MHP'nin ardından gözler CHP'ye çevrildi. Baykal'ın, Büyükanıt'ın sözlerini cevapsız bırakması düşünülemezdi. Doğrusu CHP liderinin bu kadar sert ve ağır konuşacağını ummuyordum. Sözlerinin dozu grup salonlarının alışık olduğu 'İktidar-muhalefet' atışmalarının çok ötesine geçti. Belli ki Baykal, Büyükanıt'ın kendisine yönelik sözlerine çok alınmıştı. Sık sık 'kimse kızmasın' diyerek başladığı cümleleri doğrudan Genelkurmay Başkanı'nı hedef aldı.

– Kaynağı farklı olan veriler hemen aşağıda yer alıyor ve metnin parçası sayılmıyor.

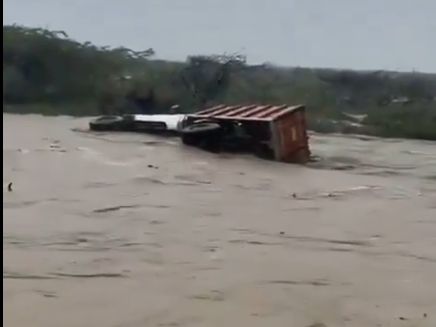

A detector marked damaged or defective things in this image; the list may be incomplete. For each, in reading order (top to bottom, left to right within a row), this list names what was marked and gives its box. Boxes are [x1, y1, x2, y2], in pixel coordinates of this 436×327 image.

rusty metal panel [187, 104, 304, 121]
overturned truck [179, 104, 312, 164]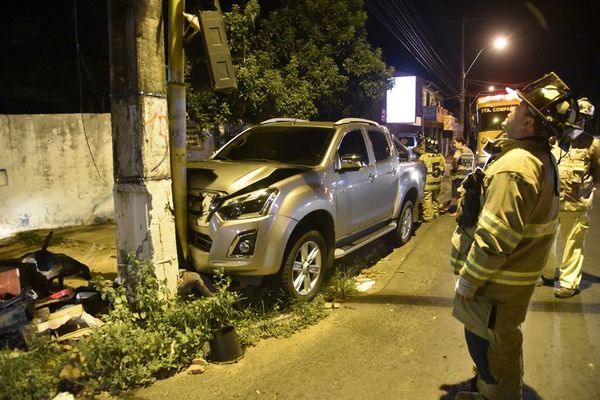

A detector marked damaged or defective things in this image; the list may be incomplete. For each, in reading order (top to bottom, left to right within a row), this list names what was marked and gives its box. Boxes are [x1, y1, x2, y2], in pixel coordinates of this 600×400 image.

crashed vehicle hood [188, 160, 310, 196]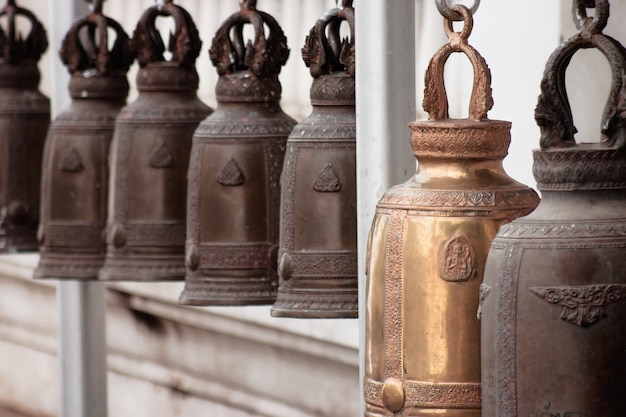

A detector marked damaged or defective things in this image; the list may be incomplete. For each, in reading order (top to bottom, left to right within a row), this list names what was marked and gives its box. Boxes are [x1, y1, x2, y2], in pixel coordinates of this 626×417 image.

corroded metal surface [0, 0, 49, 250]
corroded metal surface [35, 0, 133, 282]
corroded metal surface [100, 0, 211, 282]
corroded metal surface [179, 0, 296, 306]
corroded metal surface [272, 0, 356, 318]
corroded metal surface [364, 4, 540, 414]
corroded metal surface [480, 1, 624, 414]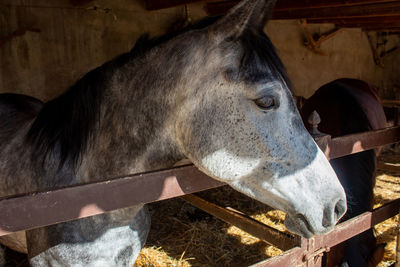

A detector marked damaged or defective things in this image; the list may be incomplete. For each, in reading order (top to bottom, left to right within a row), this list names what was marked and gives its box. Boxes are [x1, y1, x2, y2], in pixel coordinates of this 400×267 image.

rusty metal bracket [300, 19, 344, 56]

CHP lideri 'kara harekatının neden aniden bittiği' sorusunun ortada olduğunu söyledi. 'Üniformamı çıkarırım' vurgusuna rağmen Büyükanıt'ın açıklamalarını ikna edici olmaktan uzak ve yetersiz buldu. Operasyonun başında ve sonunda ABD'nin etkisini uzun uzun anlattı. İspat isteyen Büyükanıt'a 'Bunlar çok açık' dedi. Baykal'ın konuşmasını dikkatle dinlerken o kadar ileri gitti ki bir an 'Haydi üniformanı çıkar' diyecek zannettim. Şu ifadeler de Genelkurmay Başkanı'nın dünkü sözlerine cevap niteliğinde; 'Ne hakla konuşuyorsun dersen. Anamuhalefet lideriyim ben. Milletin vekiliyim ben. O harekatı başlatan tezkerenin altında benim de imzam var.' Baykal'ın Büyükanıt'a cevap niteliği taşıyan sözleri grup konuşmasının büyük bölümüne damgasını vurdu. Sık sık milletvekillerinin hararetli alkışlarıyla kesildi. O kadar ki ayağa fırlayanlar oldu.
Gerek Bahçeli gerekse Baykal'ın sözleri görmezden gelinecek türden değil. Büyükanıt'ın bir cevabı olmalıydı. Nitekim ilerleyen saatlerde Genelkurmay Başkanlığı'ndan beklenen karşılık geldi. Açıklama Bahçeli ve Baykal'ın sözleri kadar ağır. 'Bu saldırılar Türk Silahlı Kuvvetleri'nin terörle mücadele azmine, hainlerden daha fazla zarar vermektedir' dendi.
CHP ve MHP geleneksel olarak askere yakın duran partiler diye bilinir. Şimdi roller değişti. Her iki parti Genelkurmay'a salvolar gönderirken iktidardaki AK Parti savunmak durumunda kaldı. Ankara'da Genelkurmay'la muhalefet arasında rüzgarlar çok sert esiyor.